▶ _Aim_
Please retype the lines below word for word, leaving out the pictures.

(Lines of data)
○ ○ ○ ○ ○ ○ ○
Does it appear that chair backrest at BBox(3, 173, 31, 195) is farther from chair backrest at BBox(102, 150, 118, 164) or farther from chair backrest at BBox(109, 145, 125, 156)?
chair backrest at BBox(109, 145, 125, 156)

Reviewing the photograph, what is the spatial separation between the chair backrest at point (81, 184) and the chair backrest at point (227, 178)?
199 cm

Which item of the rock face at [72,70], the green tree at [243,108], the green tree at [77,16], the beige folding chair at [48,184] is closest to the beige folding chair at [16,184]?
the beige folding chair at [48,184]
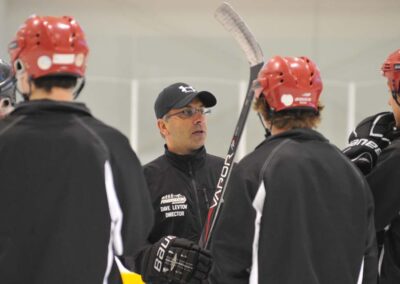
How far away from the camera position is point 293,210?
2.28 metres

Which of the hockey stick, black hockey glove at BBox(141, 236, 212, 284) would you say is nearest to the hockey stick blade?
the hockey stick

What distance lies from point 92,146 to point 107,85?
17.1ft

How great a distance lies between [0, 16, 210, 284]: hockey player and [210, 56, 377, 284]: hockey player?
315 millimetres

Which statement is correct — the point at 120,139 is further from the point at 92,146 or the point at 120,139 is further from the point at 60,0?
the point at 60,0

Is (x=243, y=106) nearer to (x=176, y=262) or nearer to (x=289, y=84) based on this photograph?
(x=289, y=84)

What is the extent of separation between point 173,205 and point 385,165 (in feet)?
2.78

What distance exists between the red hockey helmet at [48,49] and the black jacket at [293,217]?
1.91 ft

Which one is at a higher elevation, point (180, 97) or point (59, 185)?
point (180, 97)

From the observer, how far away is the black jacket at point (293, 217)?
228cm

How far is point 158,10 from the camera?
739cm

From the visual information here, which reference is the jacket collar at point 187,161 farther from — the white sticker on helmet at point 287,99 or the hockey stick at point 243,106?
the white sticker on helmet at point 287,99

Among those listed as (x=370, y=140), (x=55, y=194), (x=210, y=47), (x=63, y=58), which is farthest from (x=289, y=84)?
(x=210, y=47)

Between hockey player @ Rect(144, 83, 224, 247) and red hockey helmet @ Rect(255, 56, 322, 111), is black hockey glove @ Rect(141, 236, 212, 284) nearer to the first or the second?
hockey player @ Rect(144, 83, 224, 247)

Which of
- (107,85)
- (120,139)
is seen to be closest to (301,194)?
(120,139)
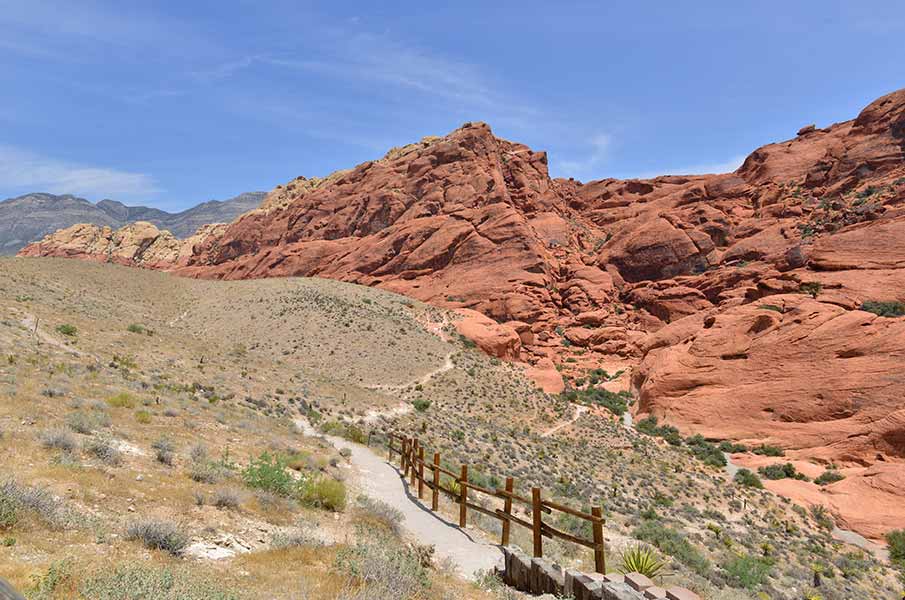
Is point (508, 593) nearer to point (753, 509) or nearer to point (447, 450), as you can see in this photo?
point (447, 450)

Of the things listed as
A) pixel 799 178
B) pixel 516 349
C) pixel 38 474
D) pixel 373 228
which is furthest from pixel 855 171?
pixel 38 474

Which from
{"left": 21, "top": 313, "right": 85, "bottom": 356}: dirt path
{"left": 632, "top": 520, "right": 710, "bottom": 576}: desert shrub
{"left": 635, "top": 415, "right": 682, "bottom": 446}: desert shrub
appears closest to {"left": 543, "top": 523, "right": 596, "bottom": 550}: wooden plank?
{"left": 632, "top": 520, "right": 710, "bottom": 576}: desert shrub

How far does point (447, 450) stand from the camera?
22.5 metres

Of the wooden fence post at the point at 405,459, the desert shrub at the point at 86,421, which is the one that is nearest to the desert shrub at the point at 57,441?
the desert shrub at the point at 86,421

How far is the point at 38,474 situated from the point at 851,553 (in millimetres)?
25421

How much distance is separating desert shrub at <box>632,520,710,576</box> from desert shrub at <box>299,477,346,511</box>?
31.9 feet

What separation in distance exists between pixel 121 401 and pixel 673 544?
15.9 m

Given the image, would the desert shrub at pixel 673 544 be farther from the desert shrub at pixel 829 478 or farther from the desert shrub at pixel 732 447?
the desert shrub at pixel 732 447

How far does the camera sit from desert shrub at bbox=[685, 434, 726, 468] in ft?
93.7

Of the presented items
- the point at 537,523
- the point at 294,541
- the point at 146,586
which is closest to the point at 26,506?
the point at 146,586

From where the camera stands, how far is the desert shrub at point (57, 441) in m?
8.62

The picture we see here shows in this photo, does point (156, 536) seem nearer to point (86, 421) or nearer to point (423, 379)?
point (86, 421)

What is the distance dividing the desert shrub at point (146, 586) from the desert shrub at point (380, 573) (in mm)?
1305

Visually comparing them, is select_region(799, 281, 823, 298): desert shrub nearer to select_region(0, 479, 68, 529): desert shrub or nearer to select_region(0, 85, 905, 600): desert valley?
select_region(0, 85, 905, 600): desert valley
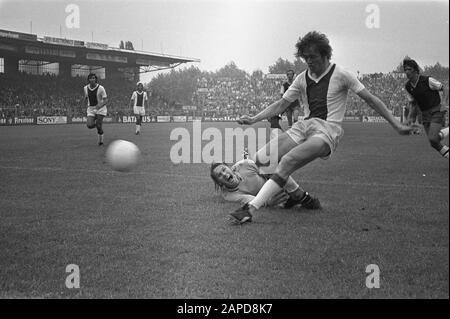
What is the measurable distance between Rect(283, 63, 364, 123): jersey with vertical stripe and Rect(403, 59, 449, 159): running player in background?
14.5 feet

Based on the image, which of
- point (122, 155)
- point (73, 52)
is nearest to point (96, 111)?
point (122, 155)

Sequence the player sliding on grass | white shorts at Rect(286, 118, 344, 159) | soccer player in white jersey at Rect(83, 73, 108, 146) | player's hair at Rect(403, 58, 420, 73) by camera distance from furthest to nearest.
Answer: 1. soccer player in white jersey at Rect(83, 73, 108, 146)
2. player's hair at Rect(403, 58, 420, 73)
3. the player sliding on grass
4. white shorts at Rect(286, 118, 344, 159)

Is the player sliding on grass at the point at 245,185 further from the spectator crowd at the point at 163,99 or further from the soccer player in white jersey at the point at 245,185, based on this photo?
the spectator crowd at the point at 163,99

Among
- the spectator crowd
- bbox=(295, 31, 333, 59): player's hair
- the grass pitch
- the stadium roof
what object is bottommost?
the grass pitch

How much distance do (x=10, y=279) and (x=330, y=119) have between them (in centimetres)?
337

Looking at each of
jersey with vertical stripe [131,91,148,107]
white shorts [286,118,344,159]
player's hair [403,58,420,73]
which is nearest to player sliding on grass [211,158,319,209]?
white shorts [286,118,344,159]

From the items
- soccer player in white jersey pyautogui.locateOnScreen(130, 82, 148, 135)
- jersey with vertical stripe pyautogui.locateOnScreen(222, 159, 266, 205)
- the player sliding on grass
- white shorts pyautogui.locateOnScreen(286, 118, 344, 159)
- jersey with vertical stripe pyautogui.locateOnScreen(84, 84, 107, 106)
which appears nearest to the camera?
white shorts pyautogui.locateOnScreen(286, 118, 344, 159)

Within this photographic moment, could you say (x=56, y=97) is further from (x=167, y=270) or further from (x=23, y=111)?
(x=167, y=270)

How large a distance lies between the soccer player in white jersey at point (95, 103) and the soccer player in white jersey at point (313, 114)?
○ ○ ○ ○ ○ ○ ○
▶ _Result_
Does it appear that chair backrest at BBox(3, 173, 31, 195) is farther from chair backrest at BBox(102, 150, 118, 164) or farther from chair backrest at BBox(109, 145, 125, 156)?
chair backrest at BBox(109, 145, 125, 156)

Reviewing the photograph, what is the spatial separation between the chair backrest at point (81, 184) and the chair backrest at point (227, 178)?
199 cm

Which item of the rock face at [72,70], the green tree at [243,108], the green tree at [77,16], the beige folding chair at [48,184] is closest to the beige folding chair at [16,184]?
the beige folding chair at [48,184]
How far away from the camera position is point 293,210?
2.28 metres

Which of the hockey stick, black hockey glove at BBox(141, 236, 212, 284) would you say is nearest to the hockey stick blade?
the hockey stick

What distance lies from point 92,146 to point 107,85?
17.1ft

How great a distance lies between [0, 16, 210, 284]: hockey player and [210, 56, 377, 284]: hockey player?
315 millimetres

Which statement is correct — the point at 120,139 is further from the point at 92,146 or the point at 120,139 is further from the point at 60,0?
the point at 60,0

Is (x=243, y=106) nearer to (x=176, y=262) or nearer to (x=289, y=84) based on this photograph?
(x=289, y=84)

What is the extent of separation between point 173,205 and point 385,165 (in feet)?
2.78

What distance exists between the red hockey helmet at [48,49] and the black jacket at [293,217]?
1.91 ft

Which one is at a higher elevation, point (180, 97) or point (59, 185)?
point (180, 97)

From the observer, how far away is the black jacket at point (293, 217)?
228cm

How far is point 158,10 from the camera?
739cm

From the visual information here, which reference is the jacket collar at point 187,161 farther from — the white sticker on helmet at point 287,99 or the hockey stick at point 243,106?
the white sticker on helmet at point 287,99

Among those listed as (x=370, y=140), (x=55, y=194), (x=210, y=47), (x=63, y=58), which is farthest from (x=289, y=84)?
(x=210, y=47)

Between hockey player @ Rect(144, 83, 224, 247) and red hockey helmet @ Rect(255, 56, 322, 111), is black hockey glove @ Rect(141, 236, 212, 284) nearer to the first or the second?
hockey player @ Rect(144, 83, 224, 247)

Which of
- (107,85)
- (120,139)
is seen to be closest to (301,194)?
(120,139)
Is point (508, 593) nearer to point (753, 509) or nearer to point (447, 450), as you can see in this photo?
point (447, 450)

Of the things listed as
A) pixel 799 178
B) pixel 516 349
C) pixel 38 474
D) pixel 373 228
which is furthest from pixel 855 171?
pixel 38 474

Which from
{"left": 21, "top": 313, "right": 85, "bottom": 356}: dirt path
{"left": 632, "top": 520, "right": 710, "bottom": 576}: desert shrub
{"left": 635, "top": 415, "right": 682, "bottom": 446}: desert shrub
appears closest to {"left": 543, "top": 523, "right": 596, "bottom": 550}: wooden plank?
{"left": 632, "top": 520, "right": 710, "bottom": 576}: desert shrub

How far does point (447, 450) stand from the camera?
22.5 metres

Of the wooden fence post at the point at 405,459, the desert shrub at the point at 86,421, which is the one that is nearest to the desert shrub at the point at 57,441?
the desert shrub at the point at 86,421

How far is the point at 38,474 situated from the point at 851,553 (in millimetres)?
25421

How much distance is separating desert shrub at <box>632,520,710,576</box> from desert shrub at <box>299,477,346,511</box>?
31.9 feet

What separation in distance exists between pixel 121 401 and pixel 673 544?
15.9 m

Given the image, would the desert shrub at pixel 673 544 be farther from the desert shrub at pixel 829 478 or farther from the desert shrub at pixel 732 447?
the desert shrub at pixel 732 447

How far does the camera sit from desert shrub at bbox=[685, 434, 726, 468] in ft?
93.7

Of the presented items
- the point at 537,523
- the point at 294,541
- the point at 146,586
which is closest to the point at 26,506?
the point at 146,586

From where the camera stands, how far is the desert shrub at point (57, 441) in m?
8.62

The picture we see here shows in this photo, does point (156, 536) seem nearer to point (86, 421) or nearer to point (423, 379)?
point (86, 421)

What is the distance dividing the desert shrub at point (146, 586) from the desert shrub at point (380, 573) (in mm)?
1305

Visually comparing them, is select_region(799, 281, 823, 298): desert shrub nearer to select_region(0, 479, 68, 529): desert shrub or nearer to select_region(0, 85, 905, 600): desert valley?
select_region(0, 85, 905, 600): desert valley
What is the measurable distance between Rect(283, 63, 364, 123): jersey with vertical stripe and Rect(403, 59, 449, 159): running player in background?
14.5 feet

Based on the image, which of
- point (122, 155)
- point (73, 52)
is nearest to point (96, 111)?
point (122, 155)

Sequence the player sliding on grass | white shorts at Rect(286, 118, 344, 159) | soccer player in white jersey at Rect(83, 73, 108, 146) | player's hair at Rect(403, 58, 420, 73) by camera distance from furthest to nearest.
Answer: 1. soccer player in white jersey at Rect(83, 73, 108, 146)
2. player's hair at Rect(403, 58, 420, 73)
3. the player sliding on grass
4. white shorts at Rect(286, 118, 344, 159)

Is the player sliding on grass at the point at 245,185 further from the spectator crowd at the point at 163,99 or further from the soccer player in white jersey at the point at 245,185, based on this photo?
the spectator crowd at the point at 163,99

Among
- the spectator crowd
- bbox=(295, 31, 333, 59): player's hair
- the grass pitch
- the stadium roof
what object is bottommost?
the grass pitch

How much distance do (x=10, y=279) and (x=330, y=119) have between them (in centimetres)?
337

Looking at each of
jersey with vertical stripe [131,91,148,107]
white shorts [286,118,344,159]
player's hair [403,58,420,73]
which is nearest to player sliding on grass [211,158,319,209]?
white shorts [286,118,344,159]

From the items
- soccer player in white jersey pyautogui.locateOnScreen(130, 82, 148, 135)
- jersey with vertical stripe pyautogui.locateOnScreen(222, 159, 266, 205)
- the player sliding on grass
- white shorts pyautogui.locateOnScreen(286, 118, 344, 159)
- jersey with vertical stripe pyautogui.locateOnScreen(84, 84, 107, 106)
which appears nearest to the camera?
white shorts pyautogui.locateOnScreen(286, 118, 344, 159)

Within this photographic moment, could you say (x=56, y=97) is further from (x=167, y=270) or further from (x=23, y=111)?
(x=167, y=270)

How large a distance lies between the soccer player in white jersey at point (95, 103) and the soccer player in white jersey at point (313, 114)?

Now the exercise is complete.